El verdadero castigo de estos parásitos está en la muda sonrisa de los pensadores. El que critica a un alto espíritu tiende la mano esperan- do una limosna de celebridad; basta ignorarle y dejarle con la mano tendida, negándole la notoriedad que le conferiría la réplica. El silencio del autor mata al postulante; su indiferencia lo asfixia. Algunas veces supone que le han tomado en cuenta y que se advierte su presencia: sueña que le han nombrado, aludido, refutado, injuriado. Pero todo es un simple sueño; debe resignarse a envidiar desde la penumbra, de donde no consigue que le saquen. El que tiene conciencia de su mérito, no se presta a inflar la vanidad del primer indigente que le sale al paso pretendiendo distraerle, obligándole a perder su tiempo; elige sus adversarios entre sus iguales, entre sus condignos. Los hombres superiores pueden inmortalizar con una palabra a sus lacayos o a sus sicarios. Hay que evitar esa palabra; de algunos criticastros sólo tenemos noticias porque algún genio los honró con su puntapié.
IV. UNA ESCENA DANTESCA: SU CASTIGO
El castigo de los envidiosos estaría en cubrirlos de favores, para hacerles sentir que su envidia es recibida como un homenaje y no como un estiletazo. Es más generoso, más humanitario. Los bienes que el envidioso recibe constituyen su más desesperante humillación; si no es posible agasajarle, es necesario ignorarle. Ningún enfermo es responsable de su dolencia, no podríamos prohibirle que emitiera acentos quejumbrosos; la envidia es una enfermedad y nada hay más respetable que el derecho de lamentarse cuando se padecen congestiones de la vanidad.
El envidioso es la única víctima de su propio veneno; la envidia le devora como el cáncer a la víscera; le ahoga como la hiedra a la encina. Por eso Poussin, en una tela admirable, pintó a este monstruo mordiéndose los brazos y sacudiendo la cabellera de serpientes que le amenazan sin cesar.
Dante consideró a los envidiosos indignos del infierno. En la sabia distribución de penas y castigos los recluyó en el purgatorio, lo que se aviene a su condición mediocre.
Yacen acoquinados en un círculo de piedra cenicienta, sentados junto a un paredón lívido como sus caras llorosas, cubiertos por cilicios, formando panorama de cementerio viviente.
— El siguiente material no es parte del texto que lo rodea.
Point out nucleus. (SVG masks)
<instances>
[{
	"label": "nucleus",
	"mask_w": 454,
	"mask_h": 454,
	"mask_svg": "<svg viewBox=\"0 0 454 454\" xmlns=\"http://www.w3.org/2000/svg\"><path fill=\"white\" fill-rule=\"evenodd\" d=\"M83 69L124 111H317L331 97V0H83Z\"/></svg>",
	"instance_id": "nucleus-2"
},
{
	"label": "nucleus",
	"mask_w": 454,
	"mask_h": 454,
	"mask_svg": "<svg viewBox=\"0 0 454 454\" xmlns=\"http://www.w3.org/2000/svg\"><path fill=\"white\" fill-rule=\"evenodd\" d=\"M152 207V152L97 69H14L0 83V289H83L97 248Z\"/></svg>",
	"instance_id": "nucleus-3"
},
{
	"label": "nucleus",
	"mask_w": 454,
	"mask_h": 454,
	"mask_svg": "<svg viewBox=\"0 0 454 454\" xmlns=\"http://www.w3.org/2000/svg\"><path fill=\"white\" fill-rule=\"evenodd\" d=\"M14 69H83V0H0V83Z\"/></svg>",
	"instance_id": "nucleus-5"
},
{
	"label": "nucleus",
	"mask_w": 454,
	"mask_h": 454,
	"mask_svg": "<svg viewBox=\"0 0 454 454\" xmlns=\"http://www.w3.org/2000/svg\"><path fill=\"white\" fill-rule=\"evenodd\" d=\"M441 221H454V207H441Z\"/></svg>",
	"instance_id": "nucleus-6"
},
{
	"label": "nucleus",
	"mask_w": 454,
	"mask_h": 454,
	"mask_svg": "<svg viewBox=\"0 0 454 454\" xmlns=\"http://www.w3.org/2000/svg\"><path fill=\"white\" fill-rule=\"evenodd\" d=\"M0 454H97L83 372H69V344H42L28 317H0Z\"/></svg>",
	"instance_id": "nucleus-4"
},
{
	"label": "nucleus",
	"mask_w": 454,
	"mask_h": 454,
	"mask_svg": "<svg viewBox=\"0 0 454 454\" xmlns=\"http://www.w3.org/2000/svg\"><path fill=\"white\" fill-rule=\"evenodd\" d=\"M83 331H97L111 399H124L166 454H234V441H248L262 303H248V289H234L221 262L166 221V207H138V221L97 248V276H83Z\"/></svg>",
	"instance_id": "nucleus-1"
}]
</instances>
El sol les niega su luz; tienen los ojos cosidos con alambres, porque nunca pudieron ver el bien del prójimo. Habla por ellos la noble Sapía, desterrada por sus conciudadanos; fue tal su envidia que sintió loco regocijo cuando ellos fueron derrotados por los florentinos. Y hablan otros, con voces trágicas, mientras lejanos fragores de truenos recuerdan la palabra que Caín pronunció después de matar a Abel. Porque el primer asesino de la leyenda bíblica tenía que ser un envidioso.
Llevan todos el castigo en su culpa. El espartano Antistenes, al saber que le envidiaban, contestó con acierto: peor para ellos, tendrán que sufrir el doble tormento de sus males y de mis bienes. Los únicos gananciosos son los envidiados; es grato sentirse adorar de rodillas.
La mayor satisfacción del hombre excelente está en provocar la envidia, estimulándola con los propios méritos, acosándola cada día con mayores virtudes, para tener la dicha de escuchar sus plegarias. No ser envidiado es una garantía inequívoca de mediocridad.